╭─ DATA PROVIDED

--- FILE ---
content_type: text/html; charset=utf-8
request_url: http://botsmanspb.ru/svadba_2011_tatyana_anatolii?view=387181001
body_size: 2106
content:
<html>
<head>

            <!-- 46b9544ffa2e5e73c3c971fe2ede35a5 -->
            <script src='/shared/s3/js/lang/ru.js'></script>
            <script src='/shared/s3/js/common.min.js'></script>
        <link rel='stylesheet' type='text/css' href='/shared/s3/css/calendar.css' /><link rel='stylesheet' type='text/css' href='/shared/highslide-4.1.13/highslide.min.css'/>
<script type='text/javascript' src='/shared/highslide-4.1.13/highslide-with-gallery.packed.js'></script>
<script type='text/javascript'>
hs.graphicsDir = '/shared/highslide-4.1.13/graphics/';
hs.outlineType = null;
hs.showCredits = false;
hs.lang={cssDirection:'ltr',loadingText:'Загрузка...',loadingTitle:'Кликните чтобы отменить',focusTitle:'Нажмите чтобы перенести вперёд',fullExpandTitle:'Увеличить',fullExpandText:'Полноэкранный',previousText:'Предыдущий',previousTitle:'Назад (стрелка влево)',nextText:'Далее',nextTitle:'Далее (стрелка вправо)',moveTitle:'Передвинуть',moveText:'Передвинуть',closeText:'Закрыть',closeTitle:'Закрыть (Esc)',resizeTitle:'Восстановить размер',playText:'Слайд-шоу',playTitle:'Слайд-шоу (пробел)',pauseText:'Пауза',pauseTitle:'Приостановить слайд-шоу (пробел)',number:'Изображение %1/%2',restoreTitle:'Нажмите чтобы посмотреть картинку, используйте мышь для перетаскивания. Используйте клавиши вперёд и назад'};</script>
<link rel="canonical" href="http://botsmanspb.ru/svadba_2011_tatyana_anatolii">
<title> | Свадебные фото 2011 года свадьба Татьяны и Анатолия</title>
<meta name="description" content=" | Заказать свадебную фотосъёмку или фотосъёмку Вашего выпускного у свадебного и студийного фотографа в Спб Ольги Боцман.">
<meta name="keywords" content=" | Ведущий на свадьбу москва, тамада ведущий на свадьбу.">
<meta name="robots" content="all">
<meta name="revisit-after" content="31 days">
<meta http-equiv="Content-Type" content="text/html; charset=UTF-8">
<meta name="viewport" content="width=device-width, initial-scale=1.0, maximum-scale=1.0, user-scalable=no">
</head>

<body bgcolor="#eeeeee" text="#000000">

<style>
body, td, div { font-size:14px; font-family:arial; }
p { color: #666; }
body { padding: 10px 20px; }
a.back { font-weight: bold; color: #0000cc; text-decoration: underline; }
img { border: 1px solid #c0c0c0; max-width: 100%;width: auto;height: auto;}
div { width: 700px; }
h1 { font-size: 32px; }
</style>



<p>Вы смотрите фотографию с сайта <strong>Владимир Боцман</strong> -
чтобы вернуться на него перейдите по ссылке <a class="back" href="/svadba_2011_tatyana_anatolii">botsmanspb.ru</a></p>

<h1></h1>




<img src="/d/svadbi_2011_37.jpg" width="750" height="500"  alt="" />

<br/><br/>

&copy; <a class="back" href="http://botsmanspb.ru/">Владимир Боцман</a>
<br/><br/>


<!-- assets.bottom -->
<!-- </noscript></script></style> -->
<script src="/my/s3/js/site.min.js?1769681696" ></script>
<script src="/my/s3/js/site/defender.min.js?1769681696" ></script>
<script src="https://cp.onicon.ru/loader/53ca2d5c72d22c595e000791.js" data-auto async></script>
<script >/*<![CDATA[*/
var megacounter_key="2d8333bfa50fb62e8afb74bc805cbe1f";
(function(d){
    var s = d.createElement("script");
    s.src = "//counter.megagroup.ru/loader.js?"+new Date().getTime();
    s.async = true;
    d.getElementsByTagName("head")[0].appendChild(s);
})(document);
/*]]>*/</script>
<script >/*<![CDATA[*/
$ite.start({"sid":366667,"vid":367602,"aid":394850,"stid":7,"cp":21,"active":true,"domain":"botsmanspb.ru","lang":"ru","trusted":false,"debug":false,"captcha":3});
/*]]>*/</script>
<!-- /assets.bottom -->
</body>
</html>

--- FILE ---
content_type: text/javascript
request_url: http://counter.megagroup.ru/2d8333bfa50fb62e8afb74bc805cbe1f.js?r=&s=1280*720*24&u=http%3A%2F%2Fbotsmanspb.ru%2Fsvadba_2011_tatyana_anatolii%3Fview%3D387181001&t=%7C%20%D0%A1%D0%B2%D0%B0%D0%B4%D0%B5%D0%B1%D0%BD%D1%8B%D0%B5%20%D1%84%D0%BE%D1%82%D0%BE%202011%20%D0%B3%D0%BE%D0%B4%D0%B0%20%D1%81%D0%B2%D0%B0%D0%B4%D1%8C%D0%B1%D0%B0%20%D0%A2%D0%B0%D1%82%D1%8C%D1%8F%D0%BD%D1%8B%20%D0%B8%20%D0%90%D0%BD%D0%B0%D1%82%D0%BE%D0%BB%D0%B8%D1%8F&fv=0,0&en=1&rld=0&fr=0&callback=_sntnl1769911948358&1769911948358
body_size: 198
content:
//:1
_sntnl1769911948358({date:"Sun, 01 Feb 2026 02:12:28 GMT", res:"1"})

╰─

Throughout the data above, report every line that contains the string "charset".

content_type: text/html; charset=utf-8
<meta http-equiv="Content-Type" content="text/html; charset=UTF-8">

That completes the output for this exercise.